Over-pronation means flattening of the arches and inward tilting of the ankles when your child is standing (when your child's feet are viewed from behind) Pronated foot structure is often inherited.
Before children reach the age of 3 or 4, it is normal for their feet to appear flat because of a normal fat pad under the arch. After age 4, the fat pad should decrease and inward tilting of the foot
and ankle becomes more evident. When over-pronation is excessive, it can lead to pain in the feet, ankle, achilles tendons (heel cords), back and most commonly, the knee.

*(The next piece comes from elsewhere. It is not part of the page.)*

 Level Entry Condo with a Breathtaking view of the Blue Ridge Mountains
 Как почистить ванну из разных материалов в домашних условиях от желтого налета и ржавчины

There are many biomechanical issues that can contribute to excessive pronation, including weak foot intrinsic muscles, limited ankle dorsiflexion mobility and calf flexibility, weak ankle invertor
muscles (e.g. posterior tibialis), weak forefoot evertor muscles (peroneus longus), poor hip strength and control, Anterior pelvic tilting, heel InversionIn a person who overpronates, the heel bone
goes into an everted position meaning that it turns out away from the midline of the body. The opposite motion of eversion is inversion. Inversion is a motion that needs to be controlled to prevent
the foot from excessively pronating.
Because overpronation affects the entire lower leg, many injuries and conditions may develop and eventually cause problems not only in the leg and foot, but also the knee, hips and lower back. Pain
often begins in the arch of the foot or the ankle. Blisters may develop on the instep, or on the inside edge of the heels. As overpronation continues and problems develop, pain will be felt
elsewhere, depending on the injury.
Pronounced wear on the instep side of shoe heels can indicate overpronation, however it's best to get an accurate assessment. Footbalance retailers offer a free foot analysis to check for
overpronation and help you learn more about your feet.
Non Surgical Treatment
Overpronation is a term used to describe excessive flattening of the plantar arch. Pronation is a normal part of our gait (the way we walk), and it comprises three movements: dorsiflexion, eversion,
and abduction. Dorsiflexion is the upward movement of the foot, eversion describes the foot rolling in, and abduction is ?out toeing,? meaning your toes are moving away from the midline of your body.
When these three motions are extreme or excessive, overpronation results. Overpronation is very common in people who have flexible flat feet. Flatfoot, or pes planus, is a condition that causes
collapse of the arch during weight bearing. This flattening puts stress on the plantar fascia and the bones of the foot, resulting in pain and further breakdown.
Subtalar Arthroereisis. The ankle and hindfoot bones/midfoot bones around the joint are fused, locking the bones in place and preventing all joint motion. This may also be done in combination with
fusion at other joints. This is a very aggressive option usually reserved for extreme cases where no joint flexibility is present and/or the patient has severe arthritic changes in the joint.